For manufacturers and service companies alike, the ability to sell integrated solutions requires completely new organizational structures and capabilities.
Some of the world’s leading companies IBM, General Electric, Rolls-Royce, Ericsson, and EDS among them — now compete by providing integrated solutions rather than making stand-alone products or selling services.1
Suppliers of products as diverse as information technology systems, trains, aircraft engines and telecom systems have achieved success with this approach by providing innovative combinations of technology, products and services as high-value unified responses to their business customers’ needs.2 For example, Rolls-Royce plc competes by providing airlines with “Power By The Hour” — selling the jet engines along with the services to maintain, repair and upgrade them over many years. And providers of services such as IT, telecom network management and technical consultancy now compete by offering solutions that incorporate products from a few select manufacturers. Electronic Data Systems Corp., the global IT service provider, has built the capabilities to manage and integrate different suppliers’ technologies and products as part of its business outsourcing solutions.

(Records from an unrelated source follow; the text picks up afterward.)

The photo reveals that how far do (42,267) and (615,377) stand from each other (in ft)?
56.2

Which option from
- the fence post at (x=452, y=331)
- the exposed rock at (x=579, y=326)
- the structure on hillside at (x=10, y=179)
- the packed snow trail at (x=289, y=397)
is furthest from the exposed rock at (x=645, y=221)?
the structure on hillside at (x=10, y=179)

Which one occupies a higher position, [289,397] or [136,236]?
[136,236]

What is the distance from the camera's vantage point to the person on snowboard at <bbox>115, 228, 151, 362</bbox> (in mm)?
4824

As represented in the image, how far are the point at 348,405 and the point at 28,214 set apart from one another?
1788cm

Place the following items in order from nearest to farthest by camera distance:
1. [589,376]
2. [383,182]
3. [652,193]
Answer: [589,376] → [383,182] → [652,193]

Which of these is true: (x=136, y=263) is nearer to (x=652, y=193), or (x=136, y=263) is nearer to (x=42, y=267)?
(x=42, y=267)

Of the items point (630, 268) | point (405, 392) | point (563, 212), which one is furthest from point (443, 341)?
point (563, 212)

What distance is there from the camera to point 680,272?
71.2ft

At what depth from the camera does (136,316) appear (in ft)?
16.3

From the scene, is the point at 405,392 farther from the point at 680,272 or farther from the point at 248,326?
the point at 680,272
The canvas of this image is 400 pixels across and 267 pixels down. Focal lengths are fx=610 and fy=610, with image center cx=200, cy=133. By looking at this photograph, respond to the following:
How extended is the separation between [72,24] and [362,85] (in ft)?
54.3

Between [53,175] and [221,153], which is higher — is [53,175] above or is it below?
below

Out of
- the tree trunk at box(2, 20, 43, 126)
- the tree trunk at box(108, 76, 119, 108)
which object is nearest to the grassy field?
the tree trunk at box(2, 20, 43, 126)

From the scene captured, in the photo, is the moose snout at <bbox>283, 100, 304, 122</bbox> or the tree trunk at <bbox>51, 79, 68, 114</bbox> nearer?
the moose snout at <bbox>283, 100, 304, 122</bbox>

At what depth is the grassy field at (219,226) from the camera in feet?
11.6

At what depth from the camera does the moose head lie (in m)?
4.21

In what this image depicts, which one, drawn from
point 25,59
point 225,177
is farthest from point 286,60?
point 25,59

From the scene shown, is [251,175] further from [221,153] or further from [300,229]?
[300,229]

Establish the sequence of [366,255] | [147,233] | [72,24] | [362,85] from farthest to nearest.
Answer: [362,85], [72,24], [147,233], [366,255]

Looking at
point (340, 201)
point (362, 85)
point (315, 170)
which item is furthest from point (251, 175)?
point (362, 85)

The shift has been underway since the early 1990s. Looking just at the manufacturing side, a growing number of manufacturers have begun providing services to finance, operate, maintain and upgrade an installed base of products — their own and, increasingly, those of other manufacturers. Services are attractive because they provide continuous revenue streams, have higher profit margins and require fewer assets than manufacturing. By the late 1990s, revenues obtained by servicing an installed base represented from 10 to 30 times the value of new product sales.3 For example, Ericsson estimated in 2001 that the costs of purchasing a mobile communication network represented only 6% of the total costs of operating a network over a 10-year period. Across a range of manufacturing companies, service revenues now represent an average of over 25% of total revenues.4 For some, such as Rolls-Royce and IBM Corp., services that add value to the physical product now account for more than 50% of their revenues.5
But customers are not paying just for an integrated package of products and services. They are buying guaranteed solutions for trouble-free operations. The onus is on the providers of integrated solutions to identify and solve each customer’s business problem by providing services to design, integrate, operate and finance a product or system during its life cycle.